What You Need to Know When Buying Dress Shirts
Having a good set of dress shirts is an essential part of every man's wardrobe. It serves as the backdrop to your neckties and complements your suit or sport coat. When buying dress shirts it's important to know what you already have and build on that. If you're not content with what you already have you can always start over. Here's how.
Collar styles play an integral part in how people perceive your face. For people with long and narrow faces a collar that has a wider spread is ideal. For those with round faces a collar that doesn't spread wide and has long points will offset the roundness.
The trend these days is a smaller collar; note, though, that these do not pair well with neckties. Neckties are usually thick and when put under a small collar will stick out. To be safe choose collars that are standard in size so you will not have problems when using neckties.
When buying dress shirts do not forget to button the collar to check if you fasten it without feeling constricted. As a rule of thumb you should be able to fit in two fingers while the top button is fastened. Remember that the constant washing and drying these shirts will undergo will make the collar shrink a bit over time so make sure to buy them with room to shrink.
Colors and Patterns
The holy grail of shirt colors are white, blue and pink. The last two colors should be of the pale variety to maximize versatility. If we look at these three colors you will notice that they will more often than not pair with almost any color or style of necktie out there. These three colors also work well with navy or gray suits. Common patterns such as narrow vertical stripes and small ginghams are good options for variety.

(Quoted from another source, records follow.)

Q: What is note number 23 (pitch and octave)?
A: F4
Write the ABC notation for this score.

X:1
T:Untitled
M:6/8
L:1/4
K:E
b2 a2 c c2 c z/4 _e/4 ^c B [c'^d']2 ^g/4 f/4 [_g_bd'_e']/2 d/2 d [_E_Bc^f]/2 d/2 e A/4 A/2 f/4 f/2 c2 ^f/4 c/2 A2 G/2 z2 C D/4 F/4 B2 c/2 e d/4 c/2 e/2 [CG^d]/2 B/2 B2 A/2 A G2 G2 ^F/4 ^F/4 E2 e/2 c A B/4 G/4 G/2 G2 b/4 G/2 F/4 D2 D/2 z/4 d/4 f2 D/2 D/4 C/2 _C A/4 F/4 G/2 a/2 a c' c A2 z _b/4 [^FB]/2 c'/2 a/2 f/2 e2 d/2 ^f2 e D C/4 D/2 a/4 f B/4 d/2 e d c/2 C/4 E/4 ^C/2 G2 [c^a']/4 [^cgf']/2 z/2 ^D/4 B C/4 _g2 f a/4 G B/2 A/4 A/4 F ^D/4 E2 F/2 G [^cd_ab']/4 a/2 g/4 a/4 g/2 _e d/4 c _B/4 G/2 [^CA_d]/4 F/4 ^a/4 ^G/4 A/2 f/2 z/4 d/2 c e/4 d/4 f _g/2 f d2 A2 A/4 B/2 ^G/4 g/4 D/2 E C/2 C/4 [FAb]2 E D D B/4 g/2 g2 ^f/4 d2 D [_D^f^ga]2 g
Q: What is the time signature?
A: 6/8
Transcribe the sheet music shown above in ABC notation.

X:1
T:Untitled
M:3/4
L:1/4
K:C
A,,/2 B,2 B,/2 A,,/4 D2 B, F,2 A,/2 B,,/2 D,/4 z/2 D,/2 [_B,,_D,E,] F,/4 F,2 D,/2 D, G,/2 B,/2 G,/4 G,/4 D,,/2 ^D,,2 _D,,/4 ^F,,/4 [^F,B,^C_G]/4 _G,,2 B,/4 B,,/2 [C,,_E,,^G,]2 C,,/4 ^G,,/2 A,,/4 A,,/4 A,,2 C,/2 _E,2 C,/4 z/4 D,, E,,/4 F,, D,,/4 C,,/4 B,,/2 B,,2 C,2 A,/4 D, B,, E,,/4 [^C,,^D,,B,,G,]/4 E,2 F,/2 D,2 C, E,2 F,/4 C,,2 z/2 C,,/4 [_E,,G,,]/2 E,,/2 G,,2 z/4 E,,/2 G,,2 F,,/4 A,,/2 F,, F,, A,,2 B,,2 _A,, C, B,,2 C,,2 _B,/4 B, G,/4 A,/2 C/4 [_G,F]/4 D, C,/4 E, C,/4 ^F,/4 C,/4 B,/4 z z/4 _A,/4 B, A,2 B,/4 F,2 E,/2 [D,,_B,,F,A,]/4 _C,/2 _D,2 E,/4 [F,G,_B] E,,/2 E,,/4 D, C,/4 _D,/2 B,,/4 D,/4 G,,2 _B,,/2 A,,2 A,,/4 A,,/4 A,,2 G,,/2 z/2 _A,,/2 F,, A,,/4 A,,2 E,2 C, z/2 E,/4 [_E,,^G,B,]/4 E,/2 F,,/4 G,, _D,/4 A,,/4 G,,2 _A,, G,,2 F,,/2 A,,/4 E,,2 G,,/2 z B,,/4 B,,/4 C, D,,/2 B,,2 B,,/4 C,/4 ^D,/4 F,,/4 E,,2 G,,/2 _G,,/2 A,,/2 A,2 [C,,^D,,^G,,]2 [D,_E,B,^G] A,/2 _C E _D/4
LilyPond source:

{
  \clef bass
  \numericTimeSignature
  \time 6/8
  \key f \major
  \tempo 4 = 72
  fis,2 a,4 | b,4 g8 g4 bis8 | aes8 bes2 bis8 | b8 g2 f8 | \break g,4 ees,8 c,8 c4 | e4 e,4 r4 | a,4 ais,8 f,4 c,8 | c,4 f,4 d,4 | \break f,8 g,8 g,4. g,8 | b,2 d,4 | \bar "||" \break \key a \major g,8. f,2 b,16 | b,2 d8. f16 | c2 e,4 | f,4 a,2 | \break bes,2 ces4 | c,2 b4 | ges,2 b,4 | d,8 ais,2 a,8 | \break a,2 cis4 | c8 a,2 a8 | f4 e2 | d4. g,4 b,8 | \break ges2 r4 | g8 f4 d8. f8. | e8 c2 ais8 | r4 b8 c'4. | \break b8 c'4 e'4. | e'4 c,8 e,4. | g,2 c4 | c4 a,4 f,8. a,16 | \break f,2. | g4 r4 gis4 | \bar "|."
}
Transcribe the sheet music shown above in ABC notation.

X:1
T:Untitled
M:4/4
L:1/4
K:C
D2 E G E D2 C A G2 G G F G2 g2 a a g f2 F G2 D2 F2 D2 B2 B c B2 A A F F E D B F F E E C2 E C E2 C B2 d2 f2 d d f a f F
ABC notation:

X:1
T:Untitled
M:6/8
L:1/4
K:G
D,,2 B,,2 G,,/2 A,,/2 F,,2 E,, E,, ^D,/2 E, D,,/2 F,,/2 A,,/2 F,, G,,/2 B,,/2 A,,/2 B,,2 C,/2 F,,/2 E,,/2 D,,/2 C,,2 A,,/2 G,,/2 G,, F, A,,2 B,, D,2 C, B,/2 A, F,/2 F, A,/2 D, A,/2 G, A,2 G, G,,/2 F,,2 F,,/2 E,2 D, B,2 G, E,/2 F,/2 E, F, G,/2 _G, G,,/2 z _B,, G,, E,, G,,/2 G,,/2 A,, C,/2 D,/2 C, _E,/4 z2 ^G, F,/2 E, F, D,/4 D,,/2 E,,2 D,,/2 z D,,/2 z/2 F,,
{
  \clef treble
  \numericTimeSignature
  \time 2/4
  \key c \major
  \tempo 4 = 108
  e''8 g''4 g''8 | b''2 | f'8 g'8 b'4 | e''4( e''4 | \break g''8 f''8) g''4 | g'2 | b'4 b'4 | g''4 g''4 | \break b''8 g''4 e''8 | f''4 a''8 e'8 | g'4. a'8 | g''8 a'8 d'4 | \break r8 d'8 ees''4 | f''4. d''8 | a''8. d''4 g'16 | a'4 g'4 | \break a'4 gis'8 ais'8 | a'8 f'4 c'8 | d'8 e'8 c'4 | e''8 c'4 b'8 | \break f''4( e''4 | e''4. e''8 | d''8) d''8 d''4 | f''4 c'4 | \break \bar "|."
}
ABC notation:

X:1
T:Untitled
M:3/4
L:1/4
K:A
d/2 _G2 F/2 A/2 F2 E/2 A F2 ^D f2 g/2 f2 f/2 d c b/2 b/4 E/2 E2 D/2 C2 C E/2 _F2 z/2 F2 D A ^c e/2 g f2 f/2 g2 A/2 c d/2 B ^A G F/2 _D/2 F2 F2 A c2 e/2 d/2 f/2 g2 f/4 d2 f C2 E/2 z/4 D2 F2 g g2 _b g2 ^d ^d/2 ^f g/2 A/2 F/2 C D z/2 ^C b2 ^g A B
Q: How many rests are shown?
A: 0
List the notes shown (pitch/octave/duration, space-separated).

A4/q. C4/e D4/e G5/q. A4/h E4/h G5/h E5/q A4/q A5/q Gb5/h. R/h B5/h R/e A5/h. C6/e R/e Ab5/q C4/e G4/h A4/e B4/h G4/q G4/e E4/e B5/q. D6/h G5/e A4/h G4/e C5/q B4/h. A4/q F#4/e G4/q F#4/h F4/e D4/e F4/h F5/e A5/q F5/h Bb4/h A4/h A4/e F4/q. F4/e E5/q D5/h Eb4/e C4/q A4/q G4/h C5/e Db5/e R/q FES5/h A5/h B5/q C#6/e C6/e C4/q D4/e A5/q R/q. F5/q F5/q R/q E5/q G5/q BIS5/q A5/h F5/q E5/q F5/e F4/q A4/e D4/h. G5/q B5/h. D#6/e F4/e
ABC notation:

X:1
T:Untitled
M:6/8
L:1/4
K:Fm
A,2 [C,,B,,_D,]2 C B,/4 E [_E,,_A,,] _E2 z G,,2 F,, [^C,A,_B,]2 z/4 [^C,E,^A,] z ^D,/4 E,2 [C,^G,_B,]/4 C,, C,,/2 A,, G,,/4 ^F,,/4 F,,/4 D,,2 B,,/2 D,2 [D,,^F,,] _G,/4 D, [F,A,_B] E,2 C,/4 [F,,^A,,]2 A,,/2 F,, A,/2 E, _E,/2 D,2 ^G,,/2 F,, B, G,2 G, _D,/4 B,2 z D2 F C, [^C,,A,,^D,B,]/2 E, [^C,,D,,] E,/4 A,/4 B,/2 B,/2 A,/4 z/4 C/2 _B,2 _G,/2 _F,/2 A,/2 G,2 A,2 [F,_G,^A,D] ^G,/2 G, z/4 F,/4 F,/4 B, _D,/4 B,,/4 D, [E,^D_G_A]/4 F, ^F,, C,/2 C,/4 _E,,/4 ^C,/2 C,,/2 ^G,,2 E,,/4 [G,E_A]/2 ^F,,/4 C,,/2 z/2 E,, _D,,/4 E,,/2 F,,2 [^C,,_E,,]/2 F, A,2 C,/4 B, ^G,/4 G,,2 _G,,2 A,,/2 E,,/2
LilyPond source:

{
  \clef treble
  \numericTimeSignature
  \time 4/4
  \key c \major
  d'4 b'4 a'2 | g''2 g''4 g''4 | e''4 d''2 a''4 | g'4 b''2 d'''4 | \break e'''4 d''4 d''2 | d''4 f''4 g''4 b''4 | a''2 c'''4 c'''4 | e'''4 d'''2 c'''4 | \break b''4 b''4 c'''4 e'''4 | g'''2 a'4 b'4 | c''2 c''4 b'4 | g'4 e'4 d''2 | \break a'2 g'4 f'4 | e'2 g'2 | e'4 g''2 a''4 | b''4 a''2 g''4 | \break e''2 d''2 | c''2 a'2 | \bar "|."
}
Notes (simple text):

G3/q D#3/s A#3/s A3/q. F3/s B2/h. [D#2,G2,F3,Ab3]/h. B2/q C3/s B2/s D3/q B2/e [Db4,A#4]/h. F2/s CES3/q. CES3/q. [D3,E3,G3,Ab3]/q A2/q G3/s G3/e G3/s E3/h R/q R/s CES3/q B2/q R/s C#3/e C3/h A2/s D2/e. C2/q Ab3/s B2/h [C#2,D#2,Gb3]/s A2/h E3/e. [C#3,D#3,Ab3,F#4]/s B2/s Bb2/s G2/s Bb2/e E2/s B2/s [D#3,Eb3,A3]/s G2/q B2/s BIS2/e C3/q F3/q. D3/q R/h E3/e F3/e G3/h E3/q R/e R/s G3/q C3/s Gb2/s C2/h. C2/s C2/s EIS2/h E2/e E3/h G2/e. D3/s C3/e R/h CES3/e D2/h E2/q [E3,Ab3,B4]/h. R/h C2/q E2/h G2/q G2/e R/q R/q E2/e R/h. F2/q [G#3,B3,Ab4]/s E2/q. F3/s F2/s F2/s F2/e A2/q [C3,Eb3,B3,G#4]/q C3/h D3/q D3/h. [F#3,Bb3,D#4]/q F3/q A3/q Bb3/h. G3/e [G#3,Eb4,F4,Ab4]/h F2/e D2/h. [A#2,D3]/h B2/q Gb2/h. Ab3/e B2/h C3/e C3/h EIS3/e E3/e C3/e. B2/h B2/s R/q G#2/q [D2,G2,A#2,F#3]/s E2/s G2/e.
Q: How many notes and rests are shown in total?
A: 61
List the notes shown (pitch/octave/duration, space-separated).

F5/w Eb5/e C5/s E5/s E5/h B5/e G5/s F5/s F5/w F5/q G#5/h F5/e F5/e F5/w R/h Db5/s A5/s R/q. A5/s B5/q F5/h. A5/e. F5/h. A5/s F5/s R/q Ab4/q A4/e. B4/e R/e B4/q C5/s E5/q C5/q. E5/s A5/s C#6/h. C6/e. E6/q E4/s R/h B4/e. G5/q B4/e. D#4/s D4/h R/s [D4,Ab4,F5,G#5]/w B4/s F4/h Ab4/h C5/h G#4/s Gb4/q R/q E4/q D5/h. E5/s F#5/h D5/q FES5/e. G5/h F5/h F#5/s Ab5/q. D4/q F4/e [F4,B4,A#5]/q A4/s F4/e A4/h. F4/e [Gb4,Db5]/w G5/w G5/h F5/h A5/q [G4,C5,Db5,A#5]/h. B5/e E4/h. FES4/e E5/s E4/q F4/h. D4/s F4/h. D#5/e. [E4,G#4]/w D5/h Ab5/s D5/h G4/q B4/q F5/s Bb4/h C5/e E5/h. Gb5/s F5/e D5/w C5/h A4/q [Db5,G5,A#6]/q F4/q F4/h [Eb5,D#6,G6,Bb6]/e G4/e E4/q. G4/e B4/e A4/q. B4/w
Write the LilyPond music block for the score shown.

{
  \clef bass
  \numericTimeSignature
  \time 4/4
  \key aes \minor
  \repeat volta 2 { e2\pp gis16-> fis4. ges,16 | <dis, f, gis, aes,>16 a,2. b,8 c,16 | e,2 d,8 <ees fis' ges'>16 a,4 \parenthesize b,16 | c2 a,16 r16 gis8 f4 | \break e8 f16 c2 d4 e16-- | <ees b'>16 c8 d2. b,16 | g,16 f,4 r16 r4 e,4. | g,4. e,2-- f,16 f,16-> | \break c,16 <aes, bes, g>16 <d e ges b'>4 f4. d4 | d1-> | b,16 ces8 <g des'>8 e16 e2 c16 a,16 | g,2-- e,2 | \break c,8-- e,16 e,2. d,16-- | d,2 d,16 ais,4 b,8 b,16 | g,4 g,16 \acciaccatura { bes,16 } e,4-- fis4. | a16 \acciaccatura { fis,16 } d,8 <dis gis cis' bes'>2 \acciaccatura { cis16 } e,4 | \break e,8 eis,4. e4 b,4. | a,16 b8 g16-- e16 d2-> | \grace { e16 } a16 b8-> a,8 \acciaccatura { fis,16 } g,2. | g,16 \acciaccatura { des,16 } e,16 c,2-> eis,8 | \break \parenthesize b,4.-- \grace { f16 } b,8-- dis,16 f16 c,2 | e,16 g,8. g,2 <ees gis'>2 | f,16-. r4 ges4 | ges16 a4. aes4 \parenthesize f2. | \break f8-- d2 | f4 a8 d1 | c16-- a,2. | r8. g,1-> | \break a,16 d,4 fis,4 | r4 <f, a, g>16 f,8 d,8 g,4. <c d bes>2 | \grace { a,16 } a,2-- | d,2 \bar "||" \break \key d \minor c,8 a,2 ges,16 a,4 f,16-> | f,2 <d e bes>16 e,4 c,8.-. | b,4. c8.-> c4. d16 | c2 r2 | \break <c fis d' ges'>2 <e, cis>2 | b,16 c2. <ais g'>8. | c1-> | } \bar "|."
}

Dress shirts are worn tucked in therefore should be long enough that it covers the buttocks. Shirts that are short in length are only a nuisance as one needs to constantly tuck them in throughout the course of the day.
The sleeve length is something most men forget to check. It doesn't matter from the beginning but when one starts to wear suits and sport coats later on sleeve lengths will matter. Half an inch is the recommended amount of shirt cuff that should be visible when wearing a coat so the shirt should cover at most an inch past your wristbone. Here's a tip: Flex your arms to see if the sleeve stays in place. If it stays in place then you've got an ideal shirt sleeve. If you feel any pulling it's not a good fit.
A good dress shirt should be comfortably snug. It should be cut close to the body yet allow for freedom of movement and comfortable to wear all day long. Important areas to check for tightness are the shoulders, chest and waist. If these areas are too tight, consider sizing up. Consider going to a tailor if you can't find a well-fitting shirt off-the-rack.